A tab separated list of search patterns. This is loaded by load_patterns(). The format is tab separated:

ioctype	regexpattern	regexoptions

It must always have 3 columns.

For example:

sha1	\b[a-f0-9]{40}\b	i

would search for SHA1 hashes between word boundaries.

Possible options are:

  • i (= re.I = case-insensitive)
  • s (= re.S = dot all)

All other regexoptions are ignored. regexoptions must be set (even if just an empty character)!

Expansions allow you to reuse other sources in patterns.

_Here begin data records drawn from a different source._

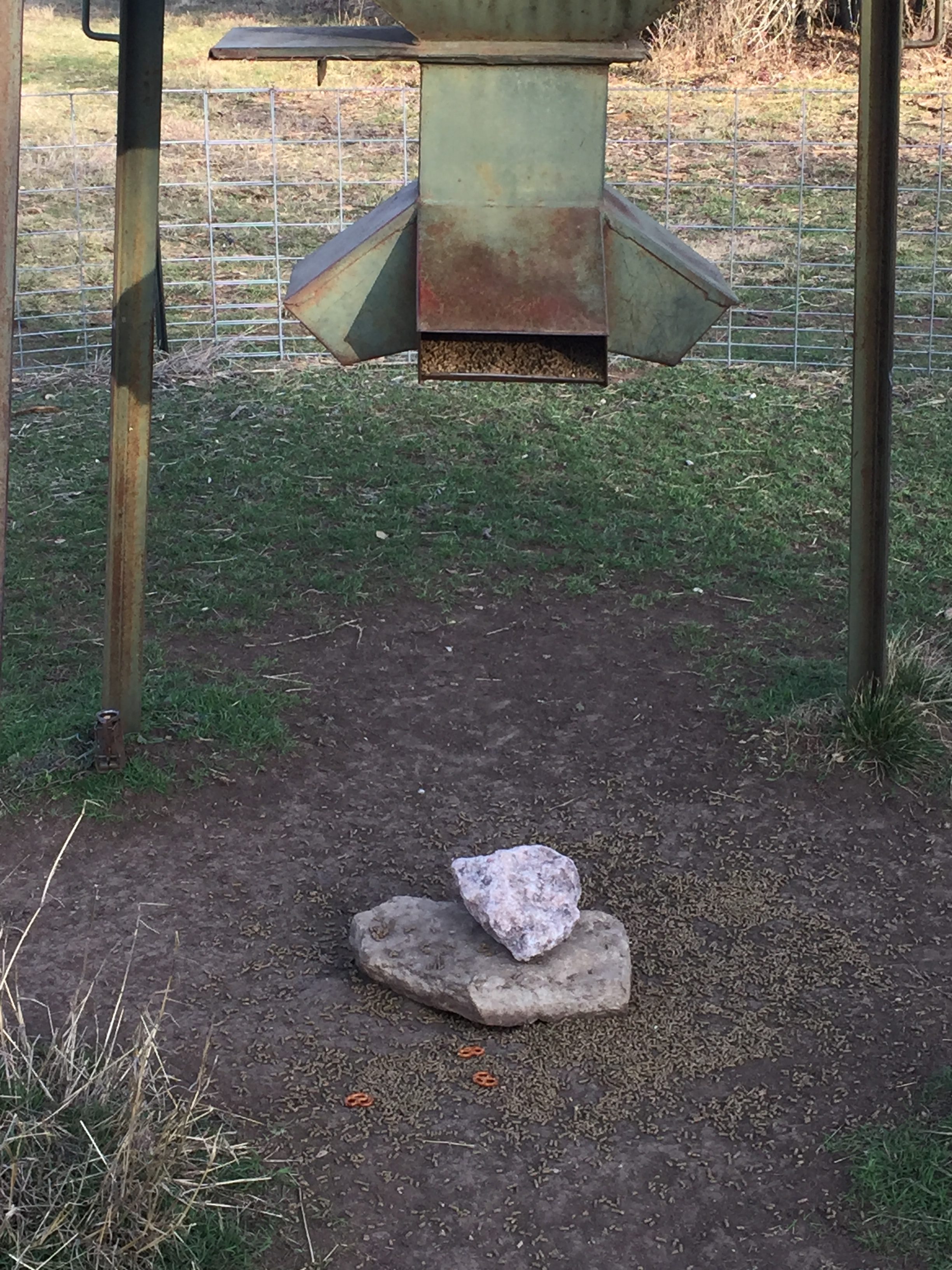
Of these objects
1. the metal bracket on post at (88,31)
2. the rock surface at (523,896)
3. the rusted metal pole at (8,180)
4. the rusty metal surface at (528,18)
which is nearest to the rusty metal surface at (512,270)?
the rusty metal surface at (528,18)

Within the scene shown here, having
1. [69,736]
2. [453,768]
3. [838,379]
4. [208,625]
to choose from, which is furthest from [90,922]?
[838,379]

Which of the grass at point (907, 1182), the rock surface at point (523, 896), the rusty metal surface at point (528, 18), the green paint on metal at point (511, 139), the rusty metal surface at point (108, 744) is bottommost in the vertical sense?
the grass at point (907, 1182)

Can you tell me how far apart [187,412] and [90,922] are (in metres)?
4.75

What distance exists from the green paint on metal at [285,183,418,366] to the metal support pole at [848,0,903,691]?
75.8 inches

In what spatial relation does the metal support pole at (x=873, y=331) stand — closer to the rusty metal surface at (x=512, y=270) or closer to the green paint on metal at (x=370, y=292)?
the rusty metal surface at (x=512, y=270)

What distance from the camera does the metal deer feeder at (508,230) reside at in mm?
3119

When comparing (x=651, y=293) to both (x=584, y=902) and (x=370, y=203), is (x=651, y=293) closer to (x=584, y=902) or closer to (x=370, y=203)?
(x=584, y=902)

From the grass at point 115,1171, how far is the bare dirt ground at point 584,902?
7.2 inches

There are two types of expansions:

  • %%file:name.csv%%
  • %%pattern:name%%

file: expansions allow to include file contents in patterns. name.csv is a file with single column list of patterns. Any pattern containing this expansion will replace %%file:name.csv%% with a regex trying to match each line of name.csv.

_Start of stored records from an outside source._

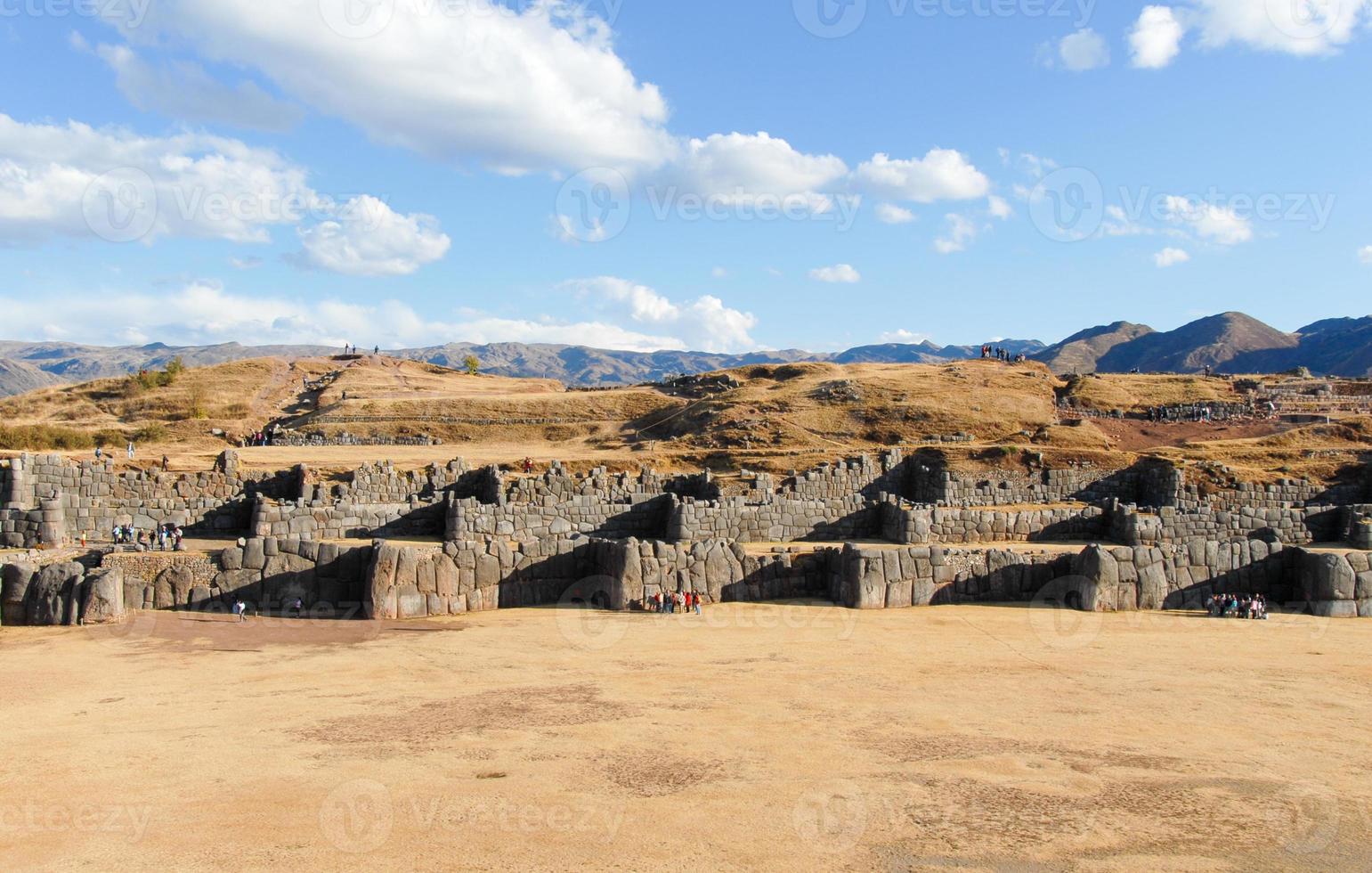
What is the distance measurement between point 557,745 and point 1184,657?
11.4m

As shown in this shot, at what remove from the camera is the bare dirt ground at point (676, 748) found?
8.73 metres

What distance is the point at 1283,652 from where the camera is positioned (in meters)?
17.3

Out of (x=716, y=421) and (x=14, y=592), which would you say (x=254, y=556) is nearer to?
(x=14, y=592)

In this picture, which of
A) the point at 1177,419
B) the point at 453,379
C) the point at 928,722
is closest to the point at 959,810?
the point at 928,722

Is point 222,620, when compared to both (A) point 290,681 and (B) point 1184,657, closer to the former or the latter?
(A) point 290,681

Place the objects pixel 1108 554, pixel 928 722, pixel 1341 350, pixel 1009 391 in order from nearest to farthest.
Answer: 1. pixel 928 722
2. pixel 1108 554
3. pixel 1009 391
4. pixel 1341 350

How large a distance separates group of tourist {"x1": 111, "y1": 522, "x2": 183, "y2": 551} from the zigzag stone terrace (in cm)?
80
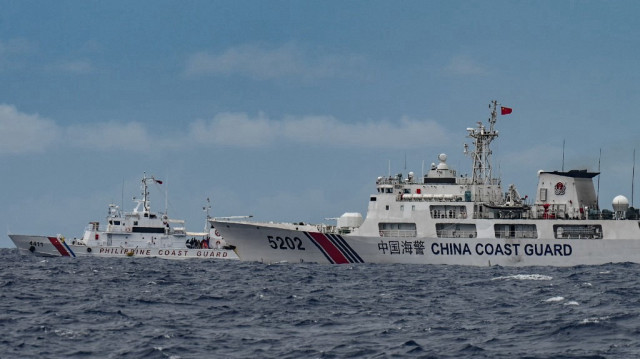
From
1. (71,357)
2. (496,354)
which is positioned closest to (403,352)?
(496,354)

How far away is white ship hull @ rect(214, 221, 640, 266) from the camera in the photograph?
48188mm

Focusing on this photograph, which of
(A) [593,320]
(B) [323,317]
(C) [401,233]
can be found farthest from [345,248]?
(A) [593,320]

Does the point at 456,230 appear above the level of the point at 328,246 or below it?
above

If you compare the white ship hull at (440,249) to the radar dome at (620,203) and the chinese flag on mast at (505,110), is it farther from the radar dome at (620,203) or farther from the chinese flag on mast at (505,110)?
the chinese flag on mast at (505,110)

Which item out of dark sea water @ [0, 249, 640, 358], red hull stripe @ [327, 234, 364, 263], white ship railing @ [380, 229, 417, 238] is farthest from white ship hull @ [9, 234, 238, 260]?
dark sea water @ [0, 249, 640, 358]

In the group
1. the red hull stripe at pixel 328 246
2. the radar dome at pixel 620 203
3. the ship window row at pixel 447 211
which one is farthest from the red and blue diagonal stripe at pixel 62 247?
the radar dome at pixel 620 203

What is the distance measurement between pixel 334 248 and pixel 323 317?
85.5 ft

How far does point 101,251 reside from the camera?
67.0m

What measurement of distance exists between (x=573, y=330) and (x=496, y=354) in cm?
363

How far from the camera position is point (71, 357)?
17.7 metres

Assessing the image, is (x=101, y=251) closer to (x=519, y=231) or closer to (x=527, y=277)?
(x=519, y=231)

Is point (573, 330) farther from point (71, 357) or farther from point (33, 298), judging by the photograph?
point (33, 298)

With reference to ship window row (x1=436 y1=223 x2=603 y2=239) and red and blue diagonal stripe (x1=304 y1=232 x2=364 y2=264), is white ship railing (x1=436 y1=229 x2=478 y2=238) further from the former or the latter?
red and blue diagonal stripe (x1=304 y1=232 x2=364 y2=264)

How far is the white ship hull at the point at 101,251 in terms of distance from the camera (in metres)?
65.6
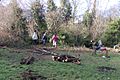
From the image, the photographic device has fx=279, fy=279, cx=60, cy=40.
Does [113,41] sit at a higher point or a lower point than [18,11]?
lower

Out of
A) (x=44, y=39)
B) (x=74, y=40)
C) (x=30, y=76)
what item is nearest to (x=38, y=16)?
(x=44, y=39)

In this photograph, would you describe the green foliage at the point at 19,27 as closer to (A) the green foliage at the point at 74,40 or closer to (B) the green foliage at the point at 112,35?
(A) the green foliage at the point at 74,40

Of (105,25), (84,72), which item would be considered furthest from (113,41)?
(84,72)

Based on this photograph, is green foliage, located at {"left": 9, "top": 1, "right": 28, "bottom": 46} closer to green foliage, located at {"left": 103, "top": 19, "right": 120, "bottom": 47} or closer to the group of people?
the group of people

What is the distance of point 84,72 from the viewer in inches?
535

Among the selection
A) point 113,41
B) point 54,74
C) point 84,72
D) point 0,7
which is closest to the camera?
point 54,74

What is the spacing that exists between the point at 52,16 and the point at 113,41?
26.4 feet

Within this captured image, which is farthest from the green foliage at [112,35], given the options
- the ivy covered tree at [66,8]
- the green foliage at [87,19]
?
the ivy covered tree at [66,8]

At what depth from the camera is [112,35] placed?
34031mm

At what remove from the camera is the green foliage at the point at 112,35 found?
111 ft

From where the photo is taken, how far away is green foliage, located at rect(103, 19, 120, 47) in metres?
33.8

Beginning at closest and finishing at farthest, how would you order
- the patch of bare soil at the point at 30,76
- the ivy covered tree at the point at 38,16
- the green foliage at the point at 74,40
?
the patch of bare soil at the point at 30,76
the green foliage at the point at 74,40
the ivy covered tree at the point at 38,16

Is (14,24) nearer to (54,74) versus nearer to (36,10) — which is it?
(36,10)

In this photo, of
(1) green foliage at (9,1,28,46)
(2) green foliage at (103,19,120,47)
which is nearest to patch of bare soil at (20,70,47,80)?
(1) green foliage at (9,1,28,46)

For example, if name.csv contains:

foo
bar
shoot

The pattern test%%file:name.csv%%?blah' will be expanded to test(?:foo|bar|shoot)?blah'. See patterns/{schemes,tlds}.csv for how this can be useful.

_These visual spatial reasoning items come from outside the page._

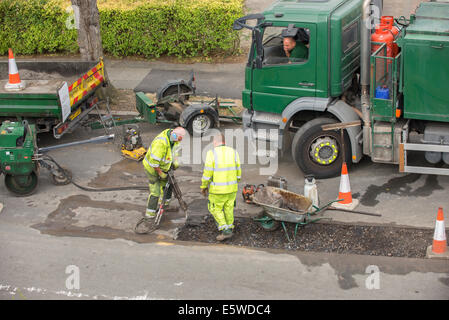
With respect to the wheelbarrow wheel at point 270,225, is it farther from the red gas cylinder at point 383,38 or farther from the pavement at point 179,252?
the red gas cylinder at point 383,38

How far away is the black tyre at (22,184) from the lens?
998cm

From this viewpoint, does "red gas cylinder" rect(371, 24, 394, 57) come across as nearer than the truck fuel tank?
No

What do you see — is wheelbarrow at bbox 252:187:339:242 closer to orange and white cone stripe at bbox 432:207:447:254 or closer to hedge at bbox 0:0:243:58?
orange and white cone stripe at bbox 432:207:447:254

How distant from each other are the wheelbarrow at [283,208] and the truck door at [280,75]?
5.74 ft

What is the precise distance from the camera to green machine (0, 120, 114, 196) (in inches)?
382

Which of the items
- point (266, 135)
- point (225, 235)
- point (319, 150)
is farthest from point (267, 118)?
point (225, 235)

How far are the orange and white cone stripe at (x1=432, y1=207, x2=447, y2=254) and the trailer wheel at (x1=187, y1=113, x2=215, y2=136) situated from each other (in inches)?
202

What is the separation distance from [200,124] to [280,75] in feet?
7.86

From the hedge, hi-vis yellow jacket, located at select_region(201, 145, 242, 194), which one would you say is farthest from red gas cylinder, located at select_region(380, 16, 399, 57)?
the hedge

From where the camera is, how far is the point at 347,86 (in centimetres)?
999

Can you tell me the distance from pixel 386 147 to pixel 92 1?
23.4 ft

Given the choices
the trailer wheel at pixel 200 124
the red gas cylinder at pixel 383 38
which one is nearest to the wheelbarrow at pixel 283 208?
the red gas cylinder at pixel 383 38
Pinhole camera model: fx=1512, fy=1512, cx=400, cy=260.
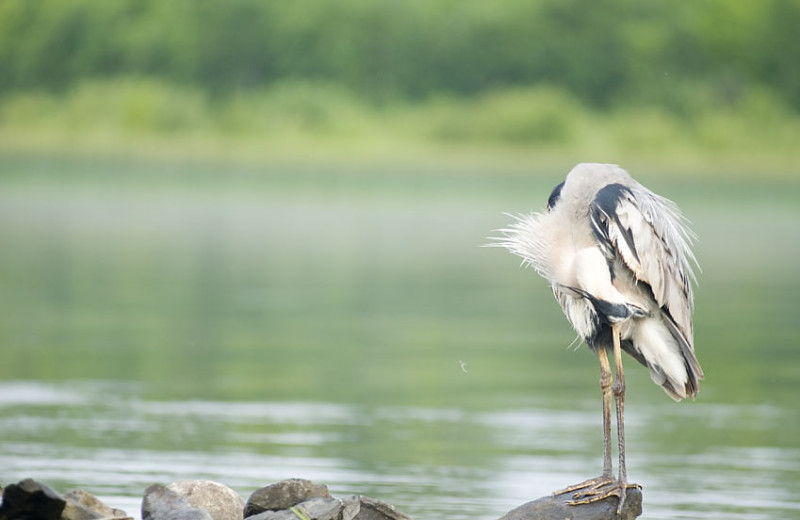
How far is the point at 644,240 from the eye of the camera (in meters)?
5.51

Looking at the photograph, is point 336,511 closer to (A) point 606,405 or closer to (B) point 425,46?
(A) point 606,405

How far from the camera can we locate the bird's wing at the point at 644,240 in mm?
5469

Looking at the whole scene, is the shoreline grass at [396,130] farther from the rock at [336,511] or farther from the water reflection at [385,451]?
the rock at [336,511]

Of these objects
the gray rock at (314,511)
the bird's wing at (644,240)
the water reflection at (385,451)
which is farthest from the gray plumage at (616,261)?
the gray rock at (314,511)

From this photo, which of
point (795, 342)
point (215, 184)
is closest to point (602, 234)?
point (795, 342)

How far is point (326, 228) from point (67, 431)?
23.0m

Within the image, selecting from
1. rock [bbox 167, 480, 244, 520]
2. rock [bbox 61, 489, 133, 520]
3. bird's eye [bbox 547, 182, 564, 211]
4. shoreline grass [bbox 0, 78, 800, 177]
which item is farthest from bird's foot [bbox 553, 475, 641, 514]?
shoreline grass [bbox 0, 78, 800, 177]

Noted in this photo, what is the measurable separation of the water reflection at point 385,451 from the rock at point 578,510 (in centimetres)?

pattern: expansions allow to reuse previous patterns.

For example, if patterns.csv contains:

.port	6553[0-5]|655[0-2][0-9]|65[0-4][0-9]{2}|6[0-4][0-9]{3}|[1-5][0-9]{4}|[1-9][0-9]{3}|[1-9][0-9]{2}|[1-9][0-9]|[0-9]	.
ipv4	(?:(?:25[0-5]|2[0-4][0-9]|1?[0-9]{1,2})\.){3}(?:25[0-5]|2[0-4][0-9]|1?[0-9]{1,2})(?:\:%%pattern:.port%%)?	.

ipv4 would be expanded to:

(?:(?:25[0-5]|2[0-4][0-9]|1?[0-9]{1,2})\.){3}(?:25[0-5]|2[0-4][0-9]|1?[0-9]{1,2})(?:\:(?:6553[0-5]|655[0-2][0-9]|65[0-4][0-9]{2}|6[0-4][0-9]{3}|[1-5][0-9]{4}|[1-9][0-9]{3}|[1-9][0-9]{2}|[1-9][0-9]|[0-9]))?

Names starting with . (dot) are private. They are not searched directly but can be used in expansions.

Gotchas

  • tlds.csv and schemes.csv must be sorted longest patterns first to ensure longest match. Otherwise .co would match before .com, etc.

Are there any issues?

Yes. Unfortunately, I can only list the known issues.

Known issues

Unconditional refangle

extract_all(text) will refang the text. This could potentially lead to altered IOCs, e.g. I am at home.To do so ... would be altered to I am@home.To do so ... and thus lead to the email IOC am@home.to.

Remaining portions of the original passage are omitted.